Aim of the exercise: Write each line of the rows below as one string in a JSON list, skipping blank lines.

Data rows:
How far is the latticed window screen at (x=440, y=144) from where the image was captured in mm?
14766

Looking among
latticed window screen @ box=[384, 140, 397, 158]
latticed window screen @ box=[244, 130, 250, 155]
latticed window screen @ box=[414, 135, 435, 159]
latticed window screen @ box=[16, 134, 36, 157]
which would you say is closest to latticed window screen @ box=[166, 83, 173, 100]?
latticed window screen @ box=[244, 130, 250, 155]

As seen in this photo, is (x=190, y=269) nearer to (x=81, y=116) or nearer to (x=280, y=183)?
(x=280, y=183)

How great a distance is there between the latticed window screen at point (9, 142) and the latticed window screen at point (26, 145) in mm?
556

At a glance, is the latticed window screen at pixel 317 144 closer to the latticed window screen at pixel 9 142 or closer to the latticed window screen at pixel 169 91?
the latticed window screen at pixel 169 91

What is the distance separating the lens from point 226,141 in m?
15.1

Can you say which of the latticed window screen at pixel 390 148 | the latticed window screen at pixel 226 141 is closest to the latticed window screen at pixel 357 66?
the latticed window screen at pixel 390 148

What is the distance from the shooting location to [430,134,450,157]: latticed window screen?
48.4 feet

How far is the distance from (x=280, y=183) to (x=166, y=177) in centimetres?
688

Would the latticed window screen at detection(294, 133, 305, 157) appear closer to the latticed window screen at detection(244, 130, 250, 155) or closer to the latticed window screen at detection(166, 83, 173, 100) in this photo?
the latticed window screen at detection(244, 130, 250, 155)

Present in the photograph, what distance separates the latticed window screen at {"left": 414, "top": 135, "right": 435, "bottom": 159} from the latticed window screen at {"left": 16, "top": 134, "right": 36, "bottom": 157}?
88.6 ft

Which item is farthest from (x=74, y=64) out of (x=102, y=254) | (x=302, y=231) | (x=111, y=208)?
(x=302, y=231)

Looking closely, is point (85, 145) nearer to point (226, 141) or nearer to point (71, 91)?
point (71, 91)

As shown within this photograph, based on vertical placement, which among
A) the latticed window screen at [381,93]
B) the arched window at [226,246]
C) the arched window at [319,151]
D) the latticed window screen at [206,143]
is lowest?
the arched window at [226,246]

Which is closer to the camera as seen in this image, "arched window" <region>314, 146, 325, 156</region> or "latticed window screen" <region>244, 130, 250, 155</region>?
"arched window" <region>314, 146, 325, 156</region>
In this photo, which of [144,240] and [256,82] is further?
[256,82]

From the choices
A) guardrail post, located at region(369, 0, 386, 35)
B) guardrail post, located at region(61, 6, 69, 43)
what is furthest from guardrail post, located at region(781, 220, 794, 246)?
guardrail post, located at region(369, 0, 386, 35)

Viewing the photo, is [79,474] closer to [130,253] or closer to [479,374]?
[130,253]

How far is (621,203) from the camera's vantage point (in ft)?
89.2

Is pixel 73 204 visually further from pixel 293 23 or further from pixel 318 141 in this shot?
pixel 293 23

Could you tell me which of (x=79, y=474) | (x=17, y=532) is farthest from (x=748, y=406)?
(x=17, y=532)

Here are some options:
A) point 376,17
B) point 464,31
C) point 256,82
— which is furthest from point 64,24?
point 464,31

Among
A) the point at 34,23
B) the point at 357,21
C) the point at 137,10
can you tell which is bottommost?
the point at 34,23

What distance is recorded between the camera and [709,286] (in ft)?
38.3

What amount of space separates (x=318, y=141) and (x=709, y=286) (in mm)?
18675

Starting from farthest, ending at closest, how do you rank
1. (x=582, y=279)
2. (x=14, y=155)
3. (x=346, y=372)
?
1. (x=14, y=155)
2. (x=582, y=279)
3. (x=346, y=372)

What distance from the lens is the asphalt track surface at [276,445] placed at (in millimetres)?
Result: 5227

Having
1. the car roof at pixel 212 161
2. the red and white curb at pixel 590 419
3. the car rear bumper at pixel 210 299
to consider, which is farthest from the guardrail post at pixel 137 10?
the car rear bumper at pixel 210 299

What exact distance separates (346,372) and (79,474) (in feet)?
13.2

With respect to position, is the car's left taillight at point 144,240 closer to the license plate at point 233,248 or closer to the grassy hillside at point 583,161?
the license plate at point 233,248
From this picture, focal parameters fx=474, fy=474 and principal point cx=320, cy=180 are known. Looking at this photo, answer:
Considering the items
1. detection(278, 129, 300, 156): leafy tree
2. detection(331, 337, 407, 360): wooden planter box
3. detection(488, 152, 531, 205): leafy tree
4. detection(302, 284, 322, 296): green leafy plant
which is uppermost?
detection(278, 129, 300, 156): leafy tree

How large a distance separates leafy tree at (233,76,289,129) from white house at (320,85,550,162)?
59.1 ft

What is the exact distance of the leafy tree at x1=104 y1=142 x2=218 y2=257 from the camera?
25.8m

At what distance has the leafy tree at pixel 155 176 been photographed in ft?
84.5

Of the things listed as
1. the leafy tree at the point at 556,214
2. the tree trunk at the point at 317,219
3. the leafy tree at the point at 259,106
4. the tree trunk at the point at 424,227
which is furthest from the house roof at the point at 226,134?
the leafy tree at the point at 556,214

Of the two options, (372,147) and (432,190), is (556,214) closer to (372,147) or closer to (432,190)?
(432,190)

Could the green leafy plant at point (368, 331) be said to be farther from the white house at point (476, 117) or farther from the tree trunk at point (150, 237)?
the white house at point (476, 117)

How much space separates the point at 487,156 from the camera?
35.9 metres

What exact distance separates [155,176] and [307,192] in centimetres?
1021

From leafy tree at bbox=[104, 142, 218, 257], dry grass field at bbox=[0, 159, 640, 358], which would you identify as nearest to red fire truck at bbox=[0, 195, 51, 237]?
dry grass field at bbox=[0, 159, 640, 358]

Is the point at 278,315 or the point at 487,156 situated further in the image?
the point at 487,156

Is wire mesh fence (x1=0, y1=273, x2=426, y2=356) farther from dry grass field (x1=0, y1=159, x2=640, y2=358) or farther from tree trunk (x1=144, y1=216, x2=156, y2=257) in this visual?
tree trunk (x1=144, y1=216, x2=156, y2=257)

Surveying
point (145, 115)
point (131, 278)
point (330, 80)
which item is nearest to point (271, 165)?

Response below:
[
  "How far is the latticed window screen at (x=440, y=144) from where the image was captured in mm?",
  "14766",
  "Looking among",
  "latticed window screen @ box=[384, 140, 397, 158]",
  "latticed window screen @ box=[244, 130, 250, 155]",
  "latticed window screen @ box=[414, 135, 435, 159]",
  "latticed window screen @ box=[16, 134, 36, 157]",
  "which would you say is closest to latticed window screen @ box=[166, 83, 173, 100]?",
  "latticed window screen @ box=[244, 130, 250, 155]",
  "As seen in this photo, is (x=190, y=269) nearer to (x=81, y=116) or nearer to (x=280, y=183)?",
  "(x=280, y=183)",
  "How great a distance is there between the latticed window screen at point (9, 142) and the latticed window screen at point (26, 145) in mm?",
  "556",
  "At a glance, is the latticed window screen at pixel 317 144 closer to the latticed window screen at pixel 9 142 or closer to the latticed window screen at pixel 169 91?",
  "the latticed window screen at pixel 169 91",
  "What is the distance separating the lens from point 226,141 in m?",
  "15.1",
  "Can you say which of the latticed window screen at pixel 390 148 | the latticed window screen at pixel 226 141 is closest to the latticed window screen at pixel 357 66?",
  "the latticed window screen at pixel 390 148",
  "What is the distance from the shooting location to [430,134,450,157]: latticed window screen?",
  "48.4 feet",
  "How far is the distance from (x=280, y=183) to (x=166, y=177) in centimetres?",
  "688",
  "Would the latticed window screen at detection(294, 133, 305, 157) appear closer to the latticed window screen at detection(244, 130, 250, 155) or closer to the latticed window screen at detection(166, 83, 173, 100) in this photo?",
  "the latticed window screen at detection(244, 130, 250, 155)",
  "Present in the photograph, what distance separates the latticed window screen at {\"left\": 414, \"top\": 135, \"right\": 435, \"bottom\": 159} from the latticed window screen at {\"left\": 16, \"top\": 134, \"right\": 36, \"bottom\": 157}?",
  "88.6 ft",
  "Which item is farthest from (x=74, y=64) out of (x=102, y=254) | (x=302, y=231) | (x=111, y=208)?",
  "(x=302, y=231)",
  "Looking closely, is point (85, 145) nearer to point (226, 141) or nearer to point (71, 91)?",
  "point (71, 91)",
  "As shown within this photograph, based on vertical placement, which among",
  "A) the latticed window screen at [381,93]",
  "B) the arched window at [226,246]",
  "C) the arched window at [319,151]",
  "D) the latticed window screen at [206,143]",
  "is lowest?",
  "the arched window at [226,246]",
  "Which is closer to the camera as seen in this image, \"arched window\" <region>314, 146, 325, 156</region> or \"latticed window screen\" <region>244, 130, 250, 155</region>?",
  "\"arched window\" <region>314, 146, 325, 156</region>",
  "In this photo, which of [144,240] and [256,82] is further?",
  "[256,82]",
  "From the choices",
  "A) guardrail post, located at region(369, 0, 386, 35)",
  "B) guardrail post, located at region(61, 6, 69, 43)",
  "what is furthest from guardrail post, located at region(781, 220, 794, 246)?",
  "guardrail post, located at region(369, 0, 386, 35)",
  "Viewing the photo, is [79,474] closer to [130,253] or closer to [479,374]?",
  "[130,253]",
  "How far is (621,203) from the camera's vantage point (in ft)?",
  "89.2",
  "Is pixel 73 204 visually further from pixel 293 23 or further from pixel 318 141 in this shot?",
  "pixel 293 23",
  "Could you tell me which of (x=79, y=474) | (x=17, y=532) is farthest from (x=748, y=406)?",
  "(x=17, y=532)",
  "Here are some options:",
  "A) point 376,17",
  "B) point 464,31",
  "C) point 256,82",
  "— which is furthest from point 64,24?",
  "point 464,31",
  "Among",
  "A) the point at 34,23",
  "B) the point at 357,21",
  "C) the point at 137,10",
  "can you tell which is bottommost?",
  "the point at 34,23",
  "What distance is recorded between the camera and [709,286] (in ft)?",
  "38.3",
  "What amount of space separates (x=318, y=141) and (x=709, y=286) (in mm)?",
  "18675",
  "Starting from farthest, ending at closest, how do you rank",
  "1. (x=582, y=279)",
  "2. (x=14, y=155)",
  "3. (x=346, y=372)",
  "?",
  "1. (x=14, y=155)",
  "2. (x=582, y=279)",
  "3. (x=346, y=372)",
  "What distance from the lens is the asphalt track surface at [276,445] placed at (in millimetres)?",
  "Result: 5227",
  "Having",
  "1. the car roof at pixel 212 161",
  "2. the red and white curb at pixel 590 419",
  "3. the car rear bumper at pixel 210 299",
  "to consider, which is farthest from the guardrail post at pixel 137 10?",
  "the car rear bumper at pixel 210 299",
  "What exact distance separates (346,372) and (79,474) (in feet)?",
  "13.2",
  "With respect to position, is the car's left taillight at point 144,240 closer to the license plate at point 233,248 or closer to the grassy hillside at point 583,161?",
  "the license plate at point 233,248",
  "From this picture, focal parameters fx=474, fy=474 and principal point cx=320, cy=180 are known. Looking at this photo, answer:",
  "Considering the items",
  "1. detection(278, 129, 300, 156): leafy tree",
  "2. detection(331, 337, 407, 360): wooden planter box",
  "3. detection(488, 152, 531, 205): leafy tree",
  "4. detection(302, 284, 322, 296): green leafy plant",
  "which is uppermost?",
  "detection(278, 129, 300, 156): leafy tree",
  "How large a distance separates leafy tree at (233,76,289,129) from white house at (320,85,550,162)?",
  "59.1 ft",
  "What is the exact distance of the leafy tree at x1=104 y1=142 x2=218 y2=257 from the camera?",
  "25.8m",
  "At what distance has the leafy tree at pixel 155 176 been photographed in ft?",
  "84.5",
  "Of the things listed as",
  "1. the leafy tree at the point at 556,214",
  "2. the tree trunk at the point at 317,219",
  "3. the leafy tree at the point at 259,106",
  "4. the tree trunk at the point at 424,227",
  "which is furthest from the house roof at the point at 226,134?",
  "the leafy tree at the point at 556,214",
  "Of the two options, (372,147) and (432,190), is (556,214) closer to (372,147) or closer to (432,190)?",
  "(432,190)",
  "Could the green leafy plant at point (368, 331) be said to be farther from the white house at point (476, 117) or farther from the tree trunk at point (150, 237)?",
  "the white house at point (476, 117)",
  "How much space separates the point at 487,156 from the camera?",
  "35.9 metres",
  "What exact distance separates [155,176] and [307,192] in centimetres?",
  "1021",
  "From leafy tree at bbox=[104, 142, 218, 257], dry grass field at bbox=[0, 159, 640, 358], which would you identify as nearest to red fire truck at bbox=[0, 195, 51, 237]?",
  "dry grass field at bbox=[0, 159, 640, 358]",
  "Is the point at 278,315 or the point at 487,156 situated further in the image?",
  "the point at 487,156",
  "Is wire mesh fence (x1=0, y1=273, x2=426, y2=356) farther from dry grass field (x1=0, y1=159, x2=640, y2=358) or farther from tree trunk (x1=144, y1=216, x2=156, y2=257) in this visual?",
  "tree trunk (x1=144, y1=216, x2=156, y2=257)",
  "Surveying",
  "point (145, 115)",
  "point (131, 278)",
  "point (330, 80)",
  "which item is nearest to point (271, 165)?"
]